[Fig. 13] is an Egyptian woman’s costume dating 1450 B.C.; she is wearing two garments—namely, a skirt and cloak. This skirt, which is frequently worn alone without the cloak, as shown in [Fig. 12], is cut to exactly the same width top and bottom. It is wide for the figure, and the superfluous fullness is caught up in each hand in the act of putting on. The upper edge of garment is drawn tightly round the figure just under the breasts; the portions held in each hand are then tied together in a knot. In [Fig. 13] the cloak is knotted in with the skirt; this cloak is simply a rectangular piece of material. It will be noted that Figs. [13], [14], and [15] all show the popular Egyptian effect of drapery drawn tightly round the back of the limbs and falling full in front.

[Fig. 14], which dates A.D. 200, shows a Roman adaptation of the same costume. The figure wears underneath a long tunic, and over this, tightening it in at the waist, an Egyptian skirt; a small Egyptian scarf is knotted to the skirt in similar fashion to the costume in [Fig. 15]. All the garments worn by [Fig. 14] are rectangular pieces of material; the tunic is two straight pieces of stuff sewn up the sides; the top edge is divided into three parts by pinning; these openings form the neck and arm-holes.

[Fig. 15] is a Greek costume of the fourth century B.C. in which the Egyptian influence is equally strongly marked; in this case, again, the garments are all rectangular pieces of material, the sleeves in one with the tunic.

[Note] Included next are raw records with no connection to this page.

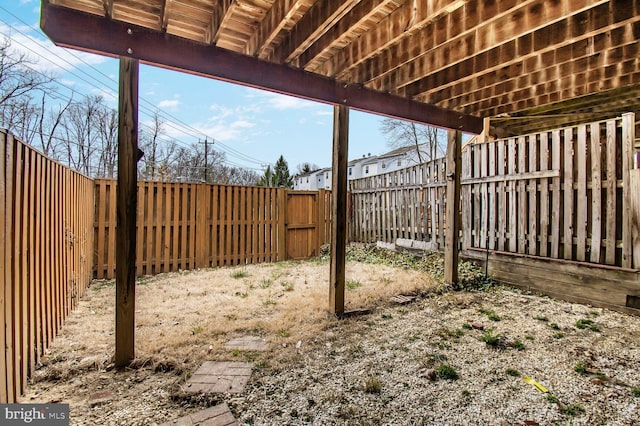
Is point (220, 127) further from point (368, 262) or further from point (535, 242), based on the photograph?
point (535, 242)

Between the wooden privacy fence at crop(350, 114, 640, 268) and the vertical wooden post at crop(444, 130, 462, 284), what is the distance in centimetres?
74

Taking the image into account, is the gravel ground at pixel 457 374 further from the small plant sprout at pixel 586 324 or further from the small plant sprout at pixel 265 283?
the small plant sprout at pixel 265 283

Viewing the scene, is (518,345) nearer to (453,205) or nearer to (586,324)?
(586,324)

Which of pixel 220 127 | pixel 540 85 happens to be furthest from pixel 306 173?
pixel 540 85

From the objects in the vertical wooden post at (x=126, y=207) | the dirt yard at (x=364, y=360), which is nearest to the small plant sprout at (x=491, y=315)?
the dirt yard at (x=364, y=360)

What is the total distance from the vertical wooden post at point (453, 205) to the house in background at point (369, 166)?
744 inches

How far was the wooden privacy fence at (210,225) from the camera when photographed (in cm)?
Result: 491

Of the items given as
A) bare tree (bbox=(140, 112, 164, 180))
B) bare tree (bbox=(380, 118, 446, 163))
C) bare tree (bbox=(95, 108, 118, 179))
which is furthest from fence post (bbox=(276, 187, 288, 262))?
bare tree (bbox=(140, 112, 164, 180))

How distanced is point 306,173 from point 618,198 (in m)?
37.5

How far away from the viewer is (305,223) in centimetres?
732

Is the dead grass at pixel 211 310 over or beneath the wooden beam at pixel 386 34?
beneath

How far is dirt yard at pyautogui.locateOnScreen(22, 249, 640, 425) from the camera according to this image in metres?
1.76

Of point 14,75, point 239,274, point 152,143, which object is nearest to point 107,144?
point 152,143

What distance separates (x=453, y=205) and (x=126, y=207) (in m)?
4.02
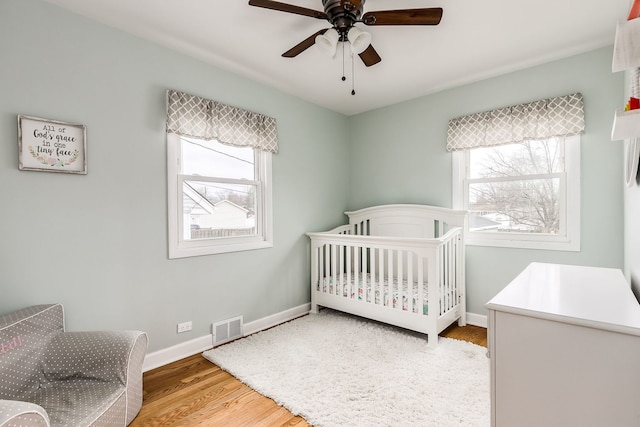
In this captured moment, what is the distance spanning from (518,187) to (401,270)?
1.33 metres

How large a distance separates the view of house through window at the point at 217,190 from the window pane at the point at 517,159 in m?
2.19

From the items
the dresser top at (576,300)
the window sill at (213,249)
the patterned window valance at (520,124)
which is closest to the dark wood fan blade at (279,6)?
the dresser top at (576,300)

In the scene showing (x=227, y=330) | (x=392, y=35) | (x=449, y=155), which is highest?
(x=392, y=35)

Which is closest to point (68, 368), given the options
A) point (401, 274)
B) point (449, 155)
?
point (401, 274)

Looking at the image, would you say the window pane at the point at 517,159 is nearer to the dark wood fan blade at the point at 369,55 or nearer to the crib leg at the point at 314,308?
the dark wood fan blade at the point at 369,55

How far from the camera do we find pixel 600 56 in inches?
92.0

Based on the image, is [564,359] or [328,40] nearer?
[564,359]

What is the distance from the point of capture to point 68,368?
1563 millimetres

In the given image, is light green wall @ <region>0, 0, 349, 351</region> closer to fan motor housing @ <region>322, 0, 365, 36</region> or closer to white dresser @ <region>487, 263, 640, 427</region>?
fan motor housing @ <region>322, 0, 365, 36</region>

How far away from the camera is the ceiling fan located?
60.6 inches

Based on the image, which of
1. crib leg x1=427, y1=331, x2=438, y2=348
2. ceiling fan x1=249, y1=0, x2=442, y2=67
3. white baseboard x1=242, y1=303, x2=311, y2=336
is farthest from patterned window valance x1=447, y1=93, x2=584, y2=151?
white baseboard x1=242, y1=303, x2=311, y2=336

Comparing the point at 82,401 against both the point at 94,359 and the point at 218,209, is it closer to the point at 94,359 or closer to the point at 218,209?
the point at 94,359

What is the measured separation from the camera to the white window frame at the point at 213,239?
2.31 metres

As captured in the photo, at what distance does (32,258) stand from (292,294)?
2120 millimetres
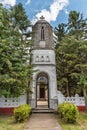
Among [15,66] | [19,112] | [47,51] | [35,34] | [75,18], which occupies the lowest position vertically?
[19,112]

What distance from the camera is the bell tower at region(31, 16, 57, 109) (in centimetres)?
1830

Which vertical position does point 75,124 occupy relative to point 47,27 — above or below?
below

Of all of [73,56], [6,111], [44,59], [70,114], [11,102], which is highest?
[44,59]

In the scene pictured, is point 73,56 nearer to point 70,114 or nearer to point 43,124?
point 70,114

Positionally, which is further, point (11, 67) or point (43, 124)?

To knot the cloak to the over-skirt, as shown in this figure, the fullness of the over-skirt should be bunched up in one hand; the two corners of the cloak are taken in the other hand and twisted together round the skirt in a knot.

[Plate X.]

[Plate X.] shows the fourth division of Egyptian costume—namely, the “Type of the Shawl or Drapery.” Several varieties of this type are illustrated and described on pp. [33], [34], and [35].